Литмир - Электронная Библиотека

— Вы просто пьяница, — сказала Таня. — Дайте мне пройти.

— Родного отца честишь. А того не понимаешь, дура, что не случись их проклятой революции, была бы ты теперь в соболях! Но ты не журись, Таньк. Я еще живой! И если мне будет ход…

— Не будет вам хода, — перебила она и выскочила, хлопнув дверью.

«Дурак старый. Подлец, — Таня долго стояла у калитки, не в силах прийти в себя. — Господи. Ну почему, почему я такая несчастная?!»

Шел дождь. Голубчик жалостливо ткнулся мокрым носом в колени. Таня погладила его, и пес благодарно заскулил.

— Танька! — орал отец. — Иди в дом, срамница! Иди, подлая баба!

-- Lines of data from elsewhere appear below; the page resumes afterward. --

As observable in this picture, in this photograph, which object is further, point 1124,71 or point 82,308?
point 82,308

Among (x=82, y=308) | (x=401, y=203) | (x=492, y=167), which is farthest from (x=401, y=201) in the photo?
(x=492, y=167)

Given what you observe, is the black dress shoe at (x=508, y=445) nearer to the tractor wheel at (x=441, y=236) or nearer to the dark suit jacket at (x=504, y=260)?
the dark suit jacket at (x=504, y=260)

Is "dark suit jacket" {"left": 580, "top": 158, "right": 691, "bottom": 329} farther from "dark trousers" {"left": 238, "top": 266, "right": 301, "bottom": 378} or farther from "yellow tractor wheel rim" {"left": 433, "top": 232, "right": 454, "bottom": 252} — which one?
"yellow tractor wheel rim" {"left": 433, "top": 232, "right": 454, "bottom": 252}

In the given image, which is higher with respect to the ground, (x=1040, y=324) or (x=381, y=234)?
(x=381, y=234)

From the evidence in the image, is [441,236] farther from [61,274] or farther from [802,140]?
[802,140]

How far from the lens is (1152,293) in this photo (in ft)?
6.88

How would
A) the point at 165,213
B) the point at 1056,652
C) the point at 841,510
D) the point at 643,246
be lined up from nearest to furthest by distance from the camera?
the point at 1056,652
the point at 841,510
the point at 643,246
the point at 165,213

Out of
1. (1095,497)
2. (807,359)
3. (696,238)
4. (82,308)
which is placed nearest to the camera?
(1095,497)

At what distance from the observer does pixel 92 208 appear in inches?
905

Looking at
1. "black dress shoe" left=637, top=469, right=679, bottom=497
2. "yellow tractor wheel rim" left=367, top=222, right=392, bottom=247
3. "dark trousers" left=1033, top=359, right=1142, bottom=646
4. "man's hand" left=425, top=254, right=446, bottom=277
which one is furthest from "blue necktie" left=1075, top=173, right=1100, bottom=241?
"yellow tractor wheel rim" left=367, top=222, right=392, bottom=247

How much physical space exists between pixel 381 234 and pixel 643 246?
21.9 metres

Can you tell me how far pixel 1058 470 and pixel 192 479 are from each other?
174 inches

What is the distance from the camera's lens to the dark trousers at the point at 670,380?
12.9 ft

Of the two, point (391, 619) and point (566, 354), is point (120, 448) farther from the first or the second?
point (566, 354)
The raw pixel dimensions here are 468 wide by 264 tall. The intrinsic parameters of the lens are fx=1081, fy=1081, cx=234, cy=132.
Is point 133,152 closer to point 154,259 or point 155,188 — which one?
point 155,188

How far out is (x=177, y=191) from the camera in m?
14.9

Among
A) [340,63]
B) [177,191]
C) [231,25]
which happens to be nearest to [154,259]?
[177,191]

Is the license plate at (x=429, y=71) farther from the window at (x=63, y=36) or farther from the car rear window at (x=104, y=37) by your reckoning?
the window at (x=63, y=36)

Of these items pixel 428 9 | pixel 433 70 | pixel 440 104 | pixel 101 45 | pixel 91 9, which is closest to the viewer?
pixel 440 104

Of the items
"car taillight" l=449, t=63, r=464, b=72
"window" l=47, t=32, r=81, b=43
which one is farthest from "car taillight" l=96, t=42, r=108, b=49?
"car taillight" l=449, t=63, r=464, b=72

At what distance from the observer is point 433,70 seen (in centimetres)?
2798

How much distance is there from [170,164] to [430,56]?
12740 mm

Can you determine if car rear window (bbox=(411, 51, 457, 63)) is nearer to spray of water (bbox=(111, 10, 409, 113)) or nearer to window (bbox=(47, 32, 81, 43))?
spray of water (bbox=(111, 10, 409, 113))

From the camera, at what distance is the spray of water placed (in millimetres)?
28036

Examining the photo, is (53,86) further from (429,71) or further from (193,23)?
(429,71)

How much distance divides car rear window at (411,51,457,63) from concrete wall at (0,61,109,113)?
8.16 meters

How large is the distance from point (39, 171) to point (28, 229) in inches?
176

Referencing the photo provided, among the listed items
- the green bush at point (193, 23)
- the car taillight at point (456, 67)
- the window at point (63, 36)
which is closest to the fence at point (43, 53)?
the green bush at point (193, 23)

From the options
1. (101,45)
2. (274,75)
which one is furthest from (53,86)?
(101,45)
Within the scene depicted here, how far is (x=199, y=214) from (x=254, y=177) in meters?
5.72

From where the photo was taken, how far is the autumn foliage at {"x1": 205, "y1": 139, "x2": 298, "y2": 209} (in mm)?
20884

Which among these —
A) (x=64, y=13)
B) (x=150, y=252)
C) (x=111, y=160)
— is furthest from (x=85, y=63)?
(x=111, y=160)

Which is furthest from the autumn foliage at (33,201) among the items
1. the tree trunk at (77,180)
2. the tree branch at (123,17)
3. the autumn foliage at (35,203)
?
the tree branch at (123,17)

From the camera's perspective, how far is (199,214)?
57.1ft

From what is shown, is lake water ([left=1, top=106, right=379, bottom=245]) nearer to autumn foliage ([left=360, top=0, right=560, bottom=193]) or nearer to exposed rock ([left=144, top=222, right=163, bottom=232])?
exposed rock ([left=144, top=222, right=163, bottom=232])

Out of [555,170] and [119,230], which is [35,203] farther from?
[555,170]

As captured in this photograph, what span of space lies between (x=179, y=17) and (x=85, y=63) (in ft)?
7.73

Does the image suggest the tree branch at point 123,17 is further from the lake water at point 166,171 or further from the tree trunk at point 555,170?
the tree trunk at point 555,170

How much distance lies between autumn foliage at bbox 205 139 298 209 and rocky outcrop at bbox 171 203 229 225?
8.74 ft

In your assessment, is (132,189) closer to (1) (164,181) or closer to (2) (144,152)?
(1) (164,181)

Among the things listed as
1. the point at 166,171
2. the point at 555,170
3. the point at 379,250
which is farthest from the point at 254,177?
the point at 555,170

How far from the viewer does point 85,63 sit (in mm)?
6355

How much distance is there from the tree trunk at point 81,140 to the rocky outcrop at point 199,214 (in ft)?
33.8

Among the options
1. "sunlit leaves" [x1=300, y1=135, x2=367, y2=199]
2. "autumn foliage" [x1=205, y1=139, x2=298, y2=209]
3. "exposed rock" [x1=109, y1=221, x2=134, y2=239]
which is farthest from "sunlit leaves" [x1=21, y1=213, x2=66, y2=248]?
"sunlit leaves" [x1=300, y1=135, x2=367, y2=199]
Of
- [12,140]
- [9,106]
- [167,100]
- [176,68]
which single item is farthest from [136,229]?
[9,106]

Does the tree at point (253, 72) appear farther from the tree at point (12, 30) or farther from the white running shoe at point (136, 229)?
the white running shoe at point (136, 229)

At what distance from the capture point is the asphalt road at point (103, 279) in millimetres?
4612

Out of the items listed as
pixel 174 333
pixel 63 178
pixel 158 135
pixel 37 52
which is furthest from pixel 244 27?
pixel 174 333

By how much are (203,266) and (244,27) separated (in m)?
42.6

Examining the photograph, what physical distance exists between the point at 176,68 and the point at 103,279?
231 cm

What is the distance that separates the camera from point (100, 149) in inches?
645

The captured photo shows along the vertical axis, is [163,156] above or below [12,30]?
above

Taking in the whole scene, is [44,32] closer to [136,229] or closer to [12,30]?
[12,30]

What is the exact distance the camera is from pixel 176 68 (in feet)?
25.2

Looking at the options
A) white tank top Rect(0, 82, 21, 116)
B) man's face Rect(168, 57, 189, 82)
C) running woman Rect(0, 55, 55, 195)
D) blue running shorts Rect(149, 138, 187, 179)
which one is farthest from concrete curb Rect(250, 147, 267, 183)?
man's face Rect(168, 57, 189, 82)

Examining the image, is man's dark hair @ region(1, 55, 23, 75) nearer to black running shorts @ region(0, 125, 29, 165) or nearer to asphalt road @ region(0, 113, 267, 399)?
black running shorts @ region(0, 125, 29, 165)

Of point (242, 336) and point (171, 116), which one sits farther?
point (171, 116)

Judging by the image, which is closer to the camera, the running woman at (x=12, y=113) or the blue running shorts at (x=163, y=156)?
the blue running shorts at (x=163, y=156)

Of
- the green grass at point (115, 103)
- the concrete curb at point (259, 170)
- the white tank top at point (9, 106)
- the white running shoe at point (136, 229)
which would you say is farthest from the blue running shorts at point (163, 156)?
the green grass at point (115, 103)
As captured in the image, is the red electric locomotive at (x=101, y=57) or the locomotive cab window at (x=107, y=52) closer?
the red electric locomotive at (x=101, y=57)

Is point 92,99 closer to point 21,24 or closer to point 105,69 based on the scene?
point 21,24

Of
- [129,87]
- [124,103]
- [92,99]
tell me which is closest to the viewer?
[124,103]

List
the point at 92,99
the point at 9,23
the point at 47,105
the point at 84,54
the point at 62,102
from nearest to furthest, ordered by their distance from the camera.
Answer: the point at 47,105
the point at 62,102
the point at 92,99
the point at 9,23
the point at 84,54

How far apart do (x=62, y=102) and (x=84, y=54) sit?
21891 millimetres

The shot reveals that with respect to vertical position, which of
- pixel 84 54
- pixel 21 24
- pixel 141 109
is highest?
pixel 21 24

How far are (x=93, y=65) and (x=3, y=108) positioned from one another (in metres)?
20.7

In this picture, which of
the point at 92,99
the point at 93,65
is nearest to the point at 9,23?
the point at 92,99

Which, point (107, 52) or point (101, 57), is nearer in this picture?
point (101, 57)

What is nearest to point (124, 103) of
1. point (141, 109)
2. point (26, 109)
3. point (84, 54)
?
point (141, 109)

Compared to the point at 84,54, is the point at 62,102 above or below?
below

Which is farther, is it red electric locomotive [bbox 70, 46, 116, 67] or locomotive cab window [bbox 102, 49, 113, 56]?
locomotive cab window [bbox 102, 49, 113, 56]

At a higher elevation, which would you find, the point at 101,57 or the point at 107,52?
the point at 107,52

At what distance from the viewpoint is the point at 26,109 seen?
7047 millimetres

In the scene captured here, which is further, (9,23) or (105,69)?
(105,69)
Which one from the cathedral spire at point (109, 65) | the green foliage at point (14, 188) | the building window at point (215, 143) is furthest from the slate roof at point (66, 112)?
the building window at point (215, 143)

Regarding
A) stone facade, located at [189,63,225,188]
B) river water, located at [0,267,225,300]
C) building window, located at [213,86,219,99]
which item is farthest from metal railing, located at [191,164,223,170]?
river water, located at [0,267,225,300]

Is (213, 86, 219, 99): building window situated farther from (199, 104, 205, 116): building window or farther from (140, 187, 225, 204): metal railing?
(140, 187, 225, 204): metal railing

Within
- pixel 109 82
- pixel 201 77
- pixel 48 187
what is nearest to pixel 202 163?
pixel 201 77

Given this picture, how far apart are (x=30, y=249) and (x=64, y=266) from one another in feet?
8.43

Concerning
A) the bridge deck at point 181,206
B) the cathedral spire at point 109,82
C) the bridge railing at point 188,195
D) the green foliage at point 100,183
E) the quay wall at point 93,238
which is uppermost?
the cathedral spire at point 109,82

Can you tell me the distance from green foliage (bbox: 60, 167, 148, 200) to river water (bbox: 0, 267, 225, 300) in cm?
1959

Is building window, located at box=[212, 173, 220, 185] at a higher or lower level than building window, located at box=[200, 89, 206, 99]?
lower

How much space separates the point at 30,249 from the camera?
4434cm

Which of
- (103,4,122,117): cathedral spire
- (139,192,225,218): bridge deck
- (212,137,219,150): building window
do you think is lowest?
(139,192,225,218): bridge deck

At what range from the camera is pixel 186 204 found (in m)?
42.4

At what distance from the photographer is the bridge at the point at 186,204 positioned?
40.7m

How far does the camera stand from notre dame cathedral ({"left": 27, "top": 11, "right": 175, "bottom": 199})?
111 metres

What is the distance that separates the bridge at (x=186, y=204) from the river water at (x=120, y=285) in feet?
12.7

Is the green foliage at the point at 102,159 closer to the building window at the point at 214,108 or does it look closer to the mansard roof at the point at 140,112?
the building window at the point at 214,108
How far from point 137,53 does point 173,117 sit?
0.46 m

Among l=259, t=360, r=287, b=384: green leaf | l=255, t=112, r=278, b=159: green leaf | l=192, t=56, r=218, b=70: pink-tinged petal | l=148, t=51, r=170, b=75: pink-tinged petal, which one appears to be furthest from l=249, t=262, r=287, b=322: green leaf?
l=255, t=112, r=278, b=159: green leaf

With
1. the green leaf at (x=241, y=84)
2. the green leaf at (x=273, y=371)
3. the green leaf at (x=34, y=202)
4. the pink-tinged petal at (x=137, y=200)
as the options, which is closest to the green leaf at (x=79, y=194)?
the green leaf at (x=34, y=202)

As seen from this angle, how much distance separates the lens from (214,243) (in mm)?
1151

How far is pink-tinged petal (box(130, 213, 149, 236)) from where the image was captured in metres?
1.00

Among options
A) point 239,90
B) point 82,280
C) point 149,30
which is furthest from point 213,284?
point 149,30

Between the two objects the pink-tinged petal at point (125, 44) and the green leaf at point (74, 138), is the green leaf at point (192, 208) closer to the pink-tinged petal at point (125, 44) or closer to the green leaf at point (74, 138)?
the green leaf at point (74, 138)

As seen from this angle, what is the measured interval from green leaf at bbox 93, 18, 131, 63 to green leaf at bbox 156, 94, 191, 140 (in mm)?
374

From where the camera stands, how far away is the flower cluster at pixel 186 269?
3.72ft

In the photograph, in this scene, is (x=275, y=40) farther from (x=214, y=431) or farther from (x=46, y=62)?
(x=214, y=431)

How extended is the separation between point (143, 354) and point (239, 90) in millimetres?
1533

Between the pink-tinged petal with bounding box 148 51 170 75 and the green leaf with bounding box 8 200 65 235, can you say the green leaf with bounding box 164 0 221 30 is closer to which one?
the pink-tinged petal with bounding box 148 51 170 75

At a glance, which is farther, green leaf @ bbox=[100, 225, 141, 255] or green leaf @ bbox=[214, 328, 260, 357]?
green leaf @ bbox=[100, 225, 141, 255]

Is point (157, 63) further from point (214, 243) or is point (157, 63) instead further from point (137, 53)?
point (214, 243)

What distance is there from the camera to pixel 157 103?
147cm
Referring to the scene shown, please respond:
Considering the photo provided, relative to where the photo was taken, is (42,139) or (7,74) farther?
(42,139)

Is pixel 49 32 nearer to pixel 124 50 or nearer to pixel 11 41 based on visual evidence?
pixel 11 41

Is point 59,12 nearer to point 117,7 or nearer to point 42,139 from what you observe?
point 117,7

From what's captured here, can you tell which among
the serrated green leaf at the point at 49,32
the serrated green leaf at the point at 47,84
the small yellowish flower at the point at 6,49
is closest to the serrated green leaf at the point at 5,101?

— Накося, выкуси, — Таня сунула в окошко кукиш. — Не вернусь я больше в этот проклятый дом.

Голубчик вздрогнул и вдруг завыл, словно над покойником.

— Понимаешь, что не будет больше добра? — печально спросила Таня и провела ладонью по мокрой шерсти. — Никогда и ничего у нас с тобой больше не будет. Вот ночь пришла… А утро не настанет.

— Я сын партейного подпольного работника, — пьяным голосом запел отец. — Пахан меня лелеял, я его любил. Но разлучила нас проклятая больница, туберкулез его в могилу положил…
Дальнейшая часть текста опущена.